Member of the Washington Senate from the 33rd district
- In office 1977–1991
- Succeeded by: Adam Smith

Member of the Washington House of Representatives from the 33rd district
- In office 1975–1977
- Succeeded by: Eric J. Rohrbach

Personal details
- Born: July 17, 1931 Elgin, Illinois
- Died: 2025 (aged 93–94)
- Party: Republican
- Education: Washington State University Evergreen State College

= Eleanor Lee (politician) =

American politician (1931–2025)

Eleanor Lee was an American Republican politician who served in the Washington State Legislature from 1975 until 1991.

==Early life and career==
Lee was born in Elgin, Illinois, in 1931 and five years later her family moved to Spokane. She attended Washington State University and later graduated in 1973 from the Evergreen State College with a BA degree in political science.

==Political career==
She first ran for election to the Washington House of Representatives in 1970, but was unsuccessful. In 1974, she ran again for the State House of Representatives and was successfully elected as the member for the 33rd district.
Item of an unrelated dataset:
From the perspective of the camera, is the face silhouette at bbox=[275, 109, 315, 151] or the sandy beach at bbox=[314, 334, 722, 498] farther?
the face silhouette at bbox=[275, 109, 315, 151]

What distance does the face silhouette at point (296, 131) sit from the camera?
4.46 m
In November 1977, she was elected to the 33rd district of the Washington State Senate in a special election, serving as a state senator until 1991, when she was defeated by Democratic candidate Adam Smith in the 1990 election.

In 1984, Lee was the Republican candidate for Lieutenant Governor of Washington, but lost to incumbent Democrat John A. Cherberg.

==Personal life and death==
She was married and had children.

In March 2025, an official Washington State Legislature memorial resolution by Senator Bateman confirmed that Lee had died.